Kindergarten enrollments have dwindled for the decade and a half since. The resultant soaring median age of the retirees seeking deliverance from the cultural diversities thriving in Colorado, California, and Minnesota drives the exploitation of South Dakota's regressive tax structure and reinforces the racially insulated SDGOP enclave that Spearfish is today. Harley owners, some of whom have ties to clubs with nefarious pasts and many of them pre-1970s graduates of Spearfish High School, cruise the streets in summer and then recuse themselves from the brutal Lawrence County winters for warmer white compounds in Sedona or Mesa. Often, there are elderly parents in one of the ubiquitous long-term care facilities.
But, where are the children? Young families can't afford real estate in, or near, Spearfish. They live in Belle Fourche, Lead, St. Onge, and Sturgis whose populations are more child-welcoming; families shop at WalMart and then drive home. In the winter Exit 14 looks like a monument to the clear-span building that has been air-dropped into Antarctica. Main Street Spearfish is often ignored; a stroll reveals a few 60 or 70-somethings going into the Bay Leaf Cafe, Ace Hardware or one of the banks. Life-long residents drive to Rapid City and Denver to shop forsaking local merchants.
While Black Hills State College historically brought younger people to the bars downtown, now non-traditional students have become the trend at BHSU. Younger enrollees that just can't afford to attend universities elsewhere also leave upon graduation, a handful of Native students among them.
South Dakota Democrats, be stalwart. It's nothing that the Yellowstone supervolcano won't fix.
2 comments:
This week, the Winner,SD school board held a meeting announcing they would close the middle school on July 1, 2011. They also plan to close the last two rural schools which are about 30 miles away from Winner.
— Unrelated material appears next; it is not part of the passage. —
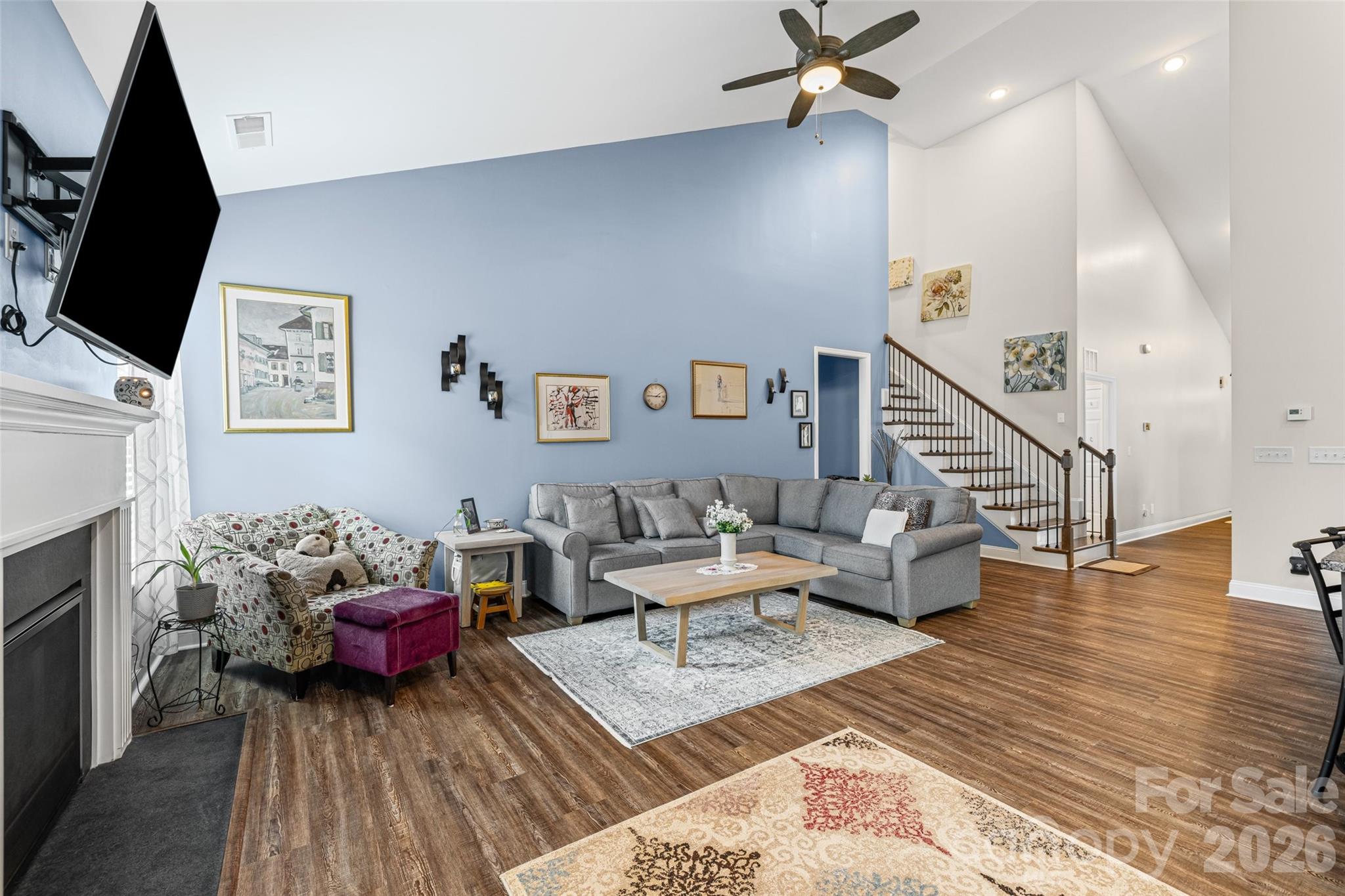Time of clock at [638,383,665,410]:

They expect parents to drive 120 miles a day to deliver and pick up their children.
The number of students in the Winner System has dropped from around 1700 prior to the building of the "new" Middle School. At the time of building, there were around 1100 students. Now there are just over 600 students K-12. Three schools in the area, Winner, Colome, Witten now have around 950 students..fewer than the number just in Winner around 10 years ago.
I plan to write more on this at Dakota Today if I can dig out some more information.
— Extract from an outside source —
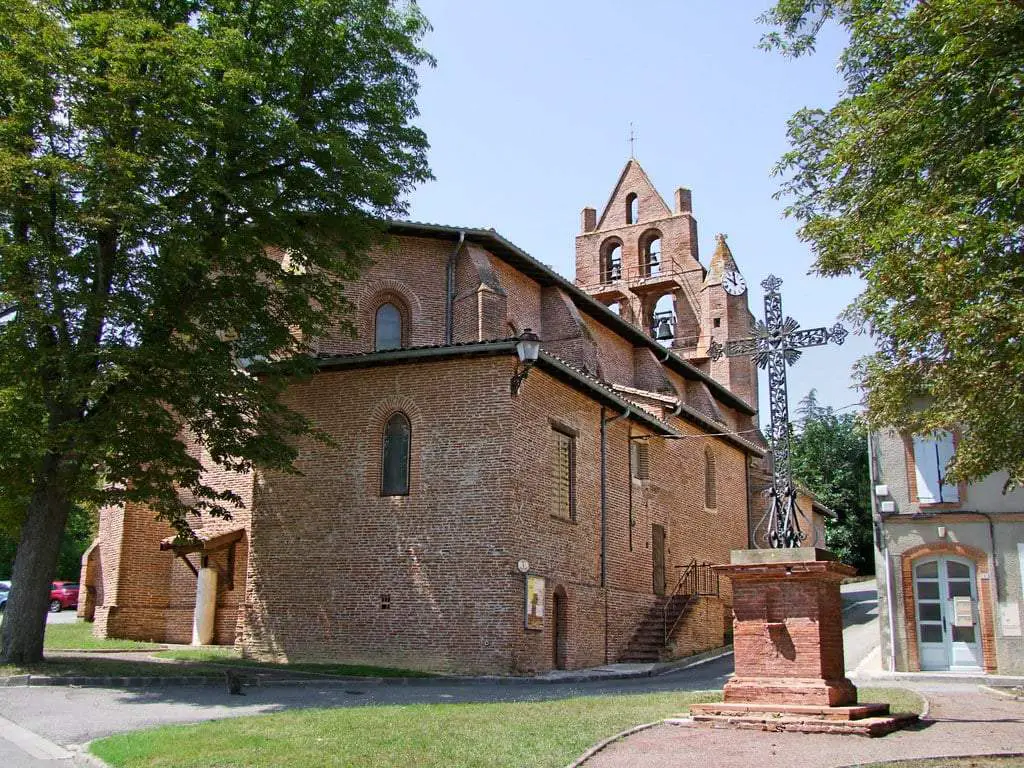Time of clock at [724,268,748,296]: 10:00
Thanks for stopping by, Doug.
The census should reveal some sobering conclusions about South Dakota's voting bloc.
Minnesota's DFL never truly described the more independent-minded closet Democrats sprinkled throughout this state.
Could Democrats remake themselves with more universal appeal?
And although Independent Democrats sounds better than Democratic Independents there must be a way to help us look like the Education Party.